A editora “Praia Grande Edições” está interessada em continuar a gerir a Livraria Portuguesa, cuja concessão termina no próximo ano. O espaço, que assinala esta semana o 30º aniversário, tem condições para continuar a existir por “muitos e bons anos”, defende Ricardo Pinto

 

André Jegundo

 

A concessão para a exploração da Livraria Portuguesa termina em Abril do próximo ano e o proprietário “Praia Grande Edições”, Ricardo Pinto, manifesta desde já o interesse da editora em continuar a gerir o projecto.

“Estamos empenhados no projecto e continuamos interessados na gestão da Livraria Portuguesa, mas não é uma decisão que nos caiba a nós.

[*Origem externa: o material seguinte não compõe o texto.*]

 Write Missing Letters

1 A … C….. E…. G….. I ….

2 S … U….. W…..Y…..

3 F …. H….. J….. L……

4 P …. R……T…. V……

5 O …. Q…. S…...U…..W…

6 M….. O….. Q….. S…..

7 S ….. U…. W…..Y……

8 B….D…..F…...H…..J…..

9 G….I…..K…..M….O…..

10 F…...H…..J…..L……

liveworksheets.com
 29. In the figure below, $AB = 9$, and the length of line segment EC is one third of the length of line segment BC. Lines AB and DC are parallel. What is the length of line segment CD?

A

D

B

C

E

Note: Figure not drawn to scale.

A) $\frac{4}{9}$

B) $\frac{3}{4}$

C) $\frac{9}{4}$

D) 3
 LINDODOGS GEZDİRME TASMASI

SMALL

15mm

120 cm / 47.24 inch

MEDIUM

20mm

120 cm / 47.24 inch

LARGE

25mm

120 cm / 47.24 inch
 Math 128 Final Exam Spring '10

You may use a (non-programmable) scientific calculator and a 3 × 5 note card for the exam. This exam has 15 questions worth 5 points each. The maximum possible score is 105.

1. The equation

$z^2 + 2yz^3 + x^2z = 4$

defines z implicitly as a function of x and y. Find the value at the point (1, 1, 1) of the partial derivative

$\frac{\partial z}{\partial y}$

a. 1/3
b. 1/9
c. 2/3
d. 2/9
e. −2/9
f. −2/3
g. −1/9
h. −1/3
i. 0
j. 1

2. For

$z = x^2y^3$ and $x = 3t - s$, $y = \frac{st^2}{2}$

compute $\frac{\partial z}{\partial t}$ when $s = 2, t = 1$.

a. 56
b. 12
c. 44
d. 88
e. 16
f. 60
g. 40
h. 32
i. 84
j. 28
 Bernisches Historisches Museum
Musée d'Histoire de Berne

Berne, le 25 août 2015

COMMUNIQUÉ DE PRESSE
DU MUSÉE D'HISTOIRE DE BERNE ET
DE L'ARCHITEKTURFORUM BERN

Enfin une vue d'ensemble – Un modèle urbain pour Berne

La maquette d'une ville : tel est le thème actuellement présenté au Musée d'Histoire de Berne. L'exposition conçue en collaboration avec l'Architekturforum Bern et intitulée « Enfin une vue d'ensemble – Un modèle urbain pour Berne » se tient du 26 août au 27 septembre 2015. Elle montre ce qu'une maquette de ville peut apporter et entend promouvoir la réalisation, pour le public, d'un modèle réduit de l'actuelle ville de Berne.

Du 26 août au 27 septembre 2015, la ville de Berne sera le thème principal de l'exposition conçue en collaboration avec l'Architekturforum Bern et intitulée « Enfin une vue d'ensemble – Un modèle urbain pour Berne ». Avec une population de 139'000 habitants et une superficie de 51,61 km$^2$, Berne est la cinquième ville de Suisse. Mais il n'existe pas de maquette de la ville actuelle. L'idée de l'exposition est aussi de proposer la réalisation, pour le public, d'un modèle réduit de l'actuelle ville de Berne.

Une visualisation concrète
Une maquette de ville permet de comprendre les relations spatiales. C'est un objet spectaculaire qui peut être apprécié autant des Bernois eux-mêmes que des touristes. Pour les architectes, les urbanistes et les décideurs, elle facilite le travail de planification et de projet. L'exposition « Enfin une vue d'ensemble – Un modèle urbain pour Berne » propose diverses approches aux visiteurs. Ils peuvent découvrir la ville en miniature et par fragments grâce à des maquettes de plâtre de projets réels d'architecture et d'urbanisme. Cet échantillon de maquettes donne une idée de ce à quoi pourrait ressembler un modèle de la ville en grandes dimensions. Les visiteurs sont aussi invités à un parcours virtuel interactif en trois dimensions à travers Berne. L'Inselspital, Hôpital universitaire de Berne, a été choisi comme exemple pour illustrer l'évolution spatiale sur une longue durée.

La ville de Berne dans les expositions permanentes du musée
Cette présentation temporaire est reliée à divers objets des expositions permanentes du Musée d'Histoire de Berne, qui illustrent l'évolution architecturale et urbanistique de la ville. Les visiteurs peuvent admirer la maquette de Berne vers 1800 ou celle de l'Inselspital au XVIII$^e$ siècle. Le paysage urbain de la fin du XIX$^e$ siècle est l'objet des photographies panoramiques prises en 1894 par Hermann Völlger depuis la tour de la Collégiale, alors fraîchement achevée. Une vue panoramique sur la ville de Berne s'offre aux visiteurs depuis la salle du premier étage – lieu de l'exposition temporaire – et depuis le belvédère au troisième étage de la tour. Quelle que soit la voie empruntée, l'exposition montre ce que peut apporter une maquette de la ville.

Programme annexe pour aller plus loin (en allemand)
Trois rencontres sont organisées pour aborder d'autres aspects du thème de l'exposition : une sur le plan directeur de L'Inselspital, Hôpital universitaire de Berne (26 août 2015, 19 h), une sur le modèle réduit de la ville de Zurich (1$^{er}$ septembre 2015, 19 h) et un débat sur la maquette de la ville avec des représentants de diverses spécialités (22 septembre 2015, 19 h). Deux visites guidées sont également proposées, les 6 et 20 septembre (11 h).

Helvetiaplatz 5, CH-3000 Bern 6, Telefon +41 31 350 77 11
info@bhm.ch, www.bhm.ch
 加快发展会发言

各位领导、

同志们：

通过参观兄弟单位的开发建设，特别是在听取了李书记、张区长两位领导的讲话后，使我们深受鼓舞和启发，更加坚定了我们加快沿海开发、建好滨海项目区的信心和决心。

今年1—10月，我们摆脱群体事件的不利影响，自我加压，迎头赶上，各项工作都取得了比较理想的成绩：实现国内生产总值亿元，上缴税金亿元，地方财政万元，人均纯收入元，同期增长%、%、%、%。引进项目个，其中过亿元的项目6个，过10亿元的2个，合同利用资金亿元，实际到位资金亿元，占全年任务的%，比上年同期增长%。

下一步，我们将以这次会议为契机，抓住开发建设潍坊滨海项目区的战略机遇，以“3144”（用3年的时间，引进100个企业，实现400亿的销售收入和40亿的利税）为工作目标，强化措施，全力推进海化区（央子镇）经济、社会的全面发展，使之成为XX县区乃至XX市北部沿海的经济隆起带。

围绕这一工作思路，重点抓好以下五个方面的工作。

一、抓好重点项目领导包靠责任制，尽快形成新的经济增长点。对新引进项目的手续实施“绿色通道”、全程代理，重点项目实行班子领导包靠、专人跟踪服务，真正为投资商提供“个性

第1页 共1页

Estamos à espera que as entidades responsáveis comuniquem o que pretendem fazer”, afirma o proprietário da “Praia Grande Edições”, em declarações ao JORNAL TRIBUNA DE MACAU.

A Livraria Portuguesa de Macau tem como principais accionistas o Instituto Português do Oriente (IPOR) e a Fundação Oriente, que atribuíram a actual concessão em 2011 e por um período de cinco anos.

Ricardo Pinto sublinha que só o facto de a Livraria Portuguesa continuar a existir ao fim de 30 anos é uma “vitória que deve ser assinalada”, ainda para mais porque “não existe qualquer sombra que paire sobre o seu futuro”. “Era uma aspiração da comunidade portuguesa e a Livraria Portuguesa tem condições para continuar por muitos e bons anos”, afirma.

Na próxima quinta-feira assinala-se o 30º aniversário da Livraria com o lançamento de um livro sobre os restaurantes portugueses de Macau: “Saboroso: Cozinha Portuguesa e Macaense em Macau” é uma publicação trilingue da autoria de Nuno Mendonça e Carmo Correia.

No dia da apresentação do livro alguns dos “chefs” dos restaurantes mencionados do livro vão marcar presença na sessão onde também poderão ser degustados alguns dos pratos emblemáticos dos estabelecimentos.

Na mesma ocasião é esperada a presença de algumas pessoas que fizeram parte da história de 30 anos da Livraria Portuguesa, incluindo Jorge Morbey, antigo presidente do Instituto Cultural.

“Infelizmente não poderá ser uma sessão aberta ao público em geral pela exiguidade do espaço mas não obsta que, na medida do possível, possamos acolher algumas pessoas que queiram aparecer”, acrescenta. A sessão acontecerá na próxima quinta-feira, às 17 horas.

O concurso para a concessão da exploração da Livraria Portuguesa foi lançado pelo Instituto Português do Oriente (IPOR) ainda em 2010. Apesar do interesse manifestado por várias empresas, apenas a Praia Grande Edições, que publica o jornal Ponto Final e a revista Macau Closer e é propriedade do jornalista Ricardo Pinto, manifestou interesse na concessão.